Finalmente la Rai tv ha trovato la maniera più suggestiva di festeggiare i suoi sessant’anni di trasmissioni: una bella lite tra Bruno Vespa e Pippo Baudo. Personalmente, mi sarei entusiasmato all’idea che i due si affrontassero in diretta in una vasca piena di fango ma, purtroppo, il loro senso dello spettacolo in questa occasione è venuto meno ed entrambi hanno preferito affidare i loro strali alla stampa. Motivo della baruffa, il mancato invito di Pippo Baudo alla puntata di “Porta a Porta” dedicata, appunto, ai 60 anni della televisione italiana.
Risentito, il presentatore ha voluto far notare come «Vespa non sia il proprietario della Rai» il che, francamente, per molti di noi rappresenta una sorpresa. Incattivito, il giornalista ha voluto precisare che la sua non è stata una disattenzione: «Baudo non è stato invitato perché durante una riunione per le trasmissioni sui 150 anni dell’Unità d’Italia sputò addosso a Claudio Donat-Cattin, già vicedirettore di Raiuno, il più autorevole tra i nostri collaboratori. L’incidente avvenne davanti a numerosi testimoni e Baudo non si è mai scusato».

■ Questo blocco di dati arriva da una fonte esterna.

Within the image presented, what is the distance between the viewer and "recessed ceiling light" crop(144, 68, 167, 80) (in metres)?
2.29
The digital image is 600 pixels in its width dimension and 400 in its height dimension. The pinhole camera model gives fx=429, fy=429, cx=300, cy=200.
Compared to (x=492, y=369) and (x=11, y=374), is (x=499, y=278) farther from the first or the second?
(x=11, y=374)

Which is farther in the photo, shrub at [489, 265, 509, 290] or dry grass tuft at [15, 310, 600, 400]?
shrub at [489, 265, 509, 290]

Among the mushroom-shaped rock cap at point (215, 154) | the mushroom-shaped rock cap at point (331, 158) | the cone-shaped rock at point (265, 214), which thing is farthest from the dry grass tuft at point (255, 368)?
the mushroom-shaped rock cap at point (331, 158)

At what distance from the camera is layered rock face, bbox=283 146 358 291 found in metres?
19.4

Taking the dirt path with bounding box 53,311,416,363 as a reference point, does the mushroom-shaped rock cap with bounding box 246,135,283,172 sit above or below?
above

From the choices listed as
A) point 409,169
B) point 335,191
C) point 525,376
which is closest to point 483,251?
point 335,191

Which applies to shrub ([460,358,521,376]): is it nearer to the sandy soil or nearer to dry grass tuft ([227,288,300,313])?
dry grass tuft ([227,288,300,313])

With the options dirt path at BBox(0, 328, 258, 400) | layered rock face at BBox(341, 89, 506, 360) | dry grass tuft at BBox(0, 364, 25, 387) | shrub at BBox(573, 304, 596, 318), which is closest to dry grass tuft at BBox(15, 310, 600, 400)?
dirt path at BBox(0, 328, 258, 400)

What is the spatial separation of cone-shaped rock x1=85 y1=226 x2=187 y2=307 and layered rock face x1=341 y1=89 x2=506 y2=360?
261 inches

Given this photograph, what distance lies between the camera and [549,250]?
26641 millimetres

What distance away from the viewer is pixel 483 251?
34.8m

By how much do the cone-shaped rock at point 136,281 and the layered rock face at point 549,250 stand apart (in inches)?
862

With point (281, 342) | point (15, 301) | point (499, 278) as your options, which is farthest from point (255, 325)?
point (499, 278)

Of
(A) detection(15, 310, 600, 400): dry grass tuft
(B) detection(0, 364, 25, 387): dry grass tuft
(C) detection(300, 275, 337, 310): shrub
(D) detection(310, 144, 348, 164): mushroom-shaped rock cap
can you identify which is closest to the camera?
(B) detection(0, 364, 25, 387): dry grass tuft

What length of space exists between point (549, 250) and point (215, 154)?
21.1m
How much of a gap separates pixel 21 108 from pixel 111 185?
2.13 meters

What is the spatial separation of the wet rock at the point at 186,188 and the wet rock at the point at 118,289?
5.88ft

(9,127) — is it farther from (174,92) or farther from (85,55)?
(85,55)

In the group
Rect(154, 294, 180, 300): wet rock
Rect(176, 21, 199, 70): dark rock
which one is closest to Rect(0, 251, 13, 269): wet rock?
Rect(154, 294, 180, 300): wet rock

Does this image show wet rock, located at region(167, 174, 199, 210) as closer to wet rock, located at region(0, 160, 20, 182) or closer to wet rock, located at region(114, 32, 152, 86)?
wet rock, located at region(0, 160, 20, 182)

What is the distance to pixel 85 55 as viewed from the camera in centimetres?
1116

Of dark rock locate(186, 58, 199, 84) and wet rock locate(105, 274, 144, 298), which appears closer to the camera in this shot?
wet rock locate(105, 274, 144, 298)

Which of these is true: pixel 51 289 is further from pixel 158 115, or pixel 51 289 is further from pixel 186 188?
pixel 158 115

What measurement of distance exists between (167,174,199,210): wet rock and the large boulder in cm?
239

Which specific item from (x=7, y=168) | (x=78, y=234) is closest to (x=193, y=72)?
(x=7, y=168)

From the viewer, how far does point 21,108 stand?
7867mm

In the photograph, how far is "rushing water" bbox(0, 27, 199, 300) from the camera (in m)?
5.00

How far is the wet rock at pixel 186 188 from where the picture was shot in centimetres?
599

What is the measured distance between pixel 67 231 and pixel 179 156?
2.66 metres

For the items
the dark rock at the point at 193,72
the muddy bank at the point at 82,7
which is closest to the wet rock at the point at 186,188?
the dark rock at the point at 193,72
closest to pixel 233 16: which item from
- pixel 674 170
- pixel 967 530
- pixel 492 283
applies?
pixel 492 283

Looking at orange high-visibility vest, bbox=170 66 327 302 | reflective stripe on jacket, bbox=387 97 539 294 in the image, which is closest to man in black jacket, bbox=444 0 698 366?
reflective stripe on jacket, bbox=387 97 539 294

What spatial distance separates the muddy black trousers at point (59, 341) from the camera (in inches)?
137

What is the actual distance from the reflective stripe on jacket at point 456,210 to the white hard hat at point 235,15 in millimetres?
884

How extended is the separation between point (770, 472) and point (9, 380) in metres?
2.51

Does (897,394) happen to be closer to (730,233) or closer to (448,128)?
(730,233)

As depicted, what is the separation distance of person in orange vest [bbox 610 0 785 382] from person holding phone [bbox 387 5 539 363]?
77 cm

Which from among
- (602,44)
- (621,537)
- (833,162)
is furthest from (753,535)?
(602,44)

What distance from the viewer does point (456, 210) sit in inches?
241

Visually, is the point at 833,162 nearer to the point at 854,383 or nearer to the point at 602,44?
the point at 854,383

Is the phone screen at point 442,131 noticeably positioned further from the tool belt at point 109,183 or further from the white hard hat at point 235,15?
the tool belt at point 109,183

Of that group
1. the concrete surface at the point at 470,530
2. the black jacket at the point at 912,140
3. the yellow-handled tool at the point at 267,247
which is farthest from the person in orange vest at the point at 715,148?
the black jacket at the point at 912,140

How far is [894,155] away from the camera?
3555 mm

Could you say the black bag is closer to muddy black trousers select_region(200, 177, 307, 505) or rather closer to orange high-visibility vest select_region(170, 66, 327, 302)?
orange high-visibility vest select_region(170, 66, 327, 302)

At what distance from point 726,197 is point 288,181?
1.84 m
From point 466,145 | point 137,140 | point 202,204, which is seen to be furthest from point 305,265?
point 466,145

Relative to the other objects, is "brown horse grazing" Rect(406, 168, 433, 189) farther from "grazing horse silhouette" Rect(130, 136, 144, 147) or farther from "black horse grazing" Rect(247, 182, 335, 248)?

Non so voi, mai io leggo queste righe con ammirazione e assoluto divertimento. Ammirazione per la sfacciata, scontata e indisturbata indifferenza dei due protagonisti agli interessi del pubblico: l’episodio riferito da Vespa, per quanto sgradevole, soprattutto per il povero Donat-Cattin, nulla ha che vedere con la completezza di una trasmissione d’informazione come “Porta a Porta”. Se la presenza di Baudo era necessaria a raccontare 60 anni di tv, allora egli doveva essere invitato a dispetto di «incidenti», beghe e mancate scuse che, per il pubblico, non hanno importanza alcuna. Altrimenti, se escludendo Baudo nessuna testimonianza di rilievo è andata perduta, allora il problema non esiste.
L’interesse del pubblico rimane invece in secondo piano: tutto si è trasformato in una questione tra due mature primedonne. Il che, bisogna ammettere, in fondo sintetizza benissimo 6 decenni di tv e almeno altrettanti di storia italiana.